= SUPPLIED RECORDS =

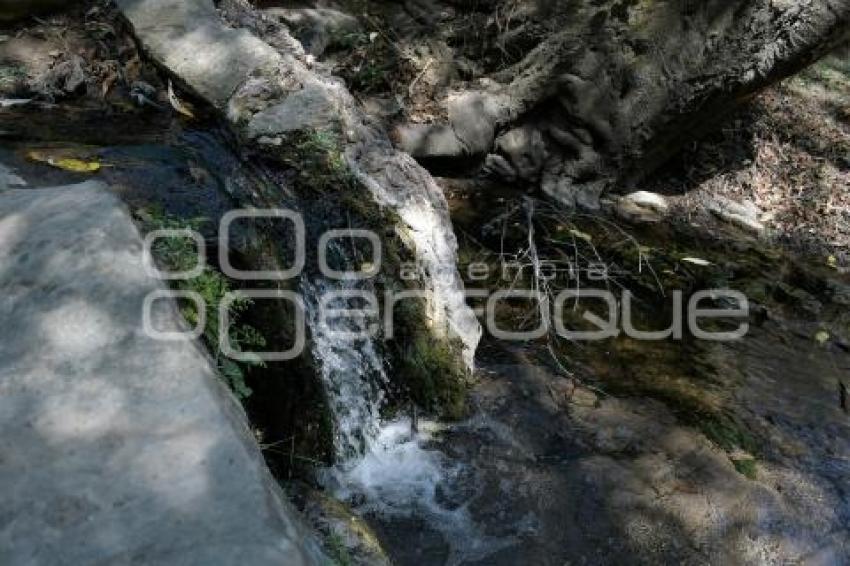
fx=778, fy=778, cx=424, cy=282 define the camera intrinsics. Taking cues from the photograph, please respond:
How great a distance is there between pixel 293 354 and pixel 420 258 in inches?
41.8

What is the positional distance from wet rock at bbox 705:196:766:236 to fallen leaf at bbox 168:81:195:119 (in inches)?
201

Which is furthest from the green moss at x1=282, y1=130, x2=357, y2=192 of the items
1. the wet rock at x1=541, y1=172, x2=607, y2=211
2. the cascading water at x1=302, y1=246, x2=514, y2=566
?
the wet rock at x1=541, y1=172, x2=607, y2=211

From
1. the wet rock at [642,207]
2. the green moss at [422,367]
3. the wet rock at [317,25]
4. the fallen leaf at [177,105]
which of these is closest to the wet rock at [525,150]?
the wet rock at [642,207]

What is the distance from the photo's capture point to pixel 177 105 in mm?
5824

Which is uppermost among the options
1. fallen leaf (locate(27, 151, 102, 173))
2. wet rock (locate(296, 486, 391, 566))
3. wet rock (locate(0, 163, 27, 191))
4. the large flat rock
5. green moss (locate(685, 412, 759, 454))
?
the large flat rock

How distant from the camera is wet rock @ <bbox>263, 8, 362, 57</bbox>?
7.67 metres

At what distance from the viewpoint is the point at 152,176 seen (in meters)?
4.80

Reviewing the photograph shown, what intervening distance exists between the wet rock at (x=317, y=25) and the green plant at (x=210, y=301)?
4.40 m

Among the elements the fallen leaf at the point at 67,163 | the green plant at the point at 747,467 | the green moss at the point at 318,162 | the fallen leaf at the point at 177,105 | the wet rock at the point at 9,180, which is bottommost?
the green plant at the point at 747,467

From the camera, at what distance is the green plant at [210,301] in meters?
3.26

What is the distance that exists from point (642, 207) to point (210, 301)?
---
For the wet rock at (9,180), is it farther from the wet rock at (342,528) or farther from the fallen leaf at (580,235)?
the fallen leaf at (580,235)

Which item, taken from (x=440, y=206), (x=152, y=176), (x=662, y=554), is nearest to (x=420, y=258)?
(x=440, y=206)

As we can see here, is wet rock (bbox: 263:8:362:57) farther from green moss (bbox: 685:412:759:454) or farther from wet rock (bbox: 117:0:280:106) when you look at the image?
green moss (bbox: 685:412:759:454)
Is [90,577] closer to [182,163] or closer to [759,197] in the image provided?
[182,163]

= TASK DIRECTIONS =
Convert the lines between the one holding "At what distance from" and the one holding "What is the distance that", inclusive, into a JSON list of strings. Use one string per line and leave out blank lines.

= TASK SOLUTION =
[
  "At what distance from the viewpoint is the point at 152,176 seen (in meters)?",
  "4.80",
  "Reviewing the photograph shown, what intervening distance exists between the wet rock at (x=317, y=25) and the green plant at (x=210, y=301)?",
  "4.40 m",
  "Among the elements the fallen leaf at the point at 67,163 | the green plant at the point at 747,467 | the green moss at the point at 318,162 | the fallen leaf at the point at 177,105 | the wet rock at the point at 9,180, which is bottommost?",
  "the green plant at the point at 747,467",
  "From the camera, at what distance is the green plant at [210,301] in meters?",
  "3.26",
  "What is the distance that exists from point (642, 207) to point (210, 301)?"
]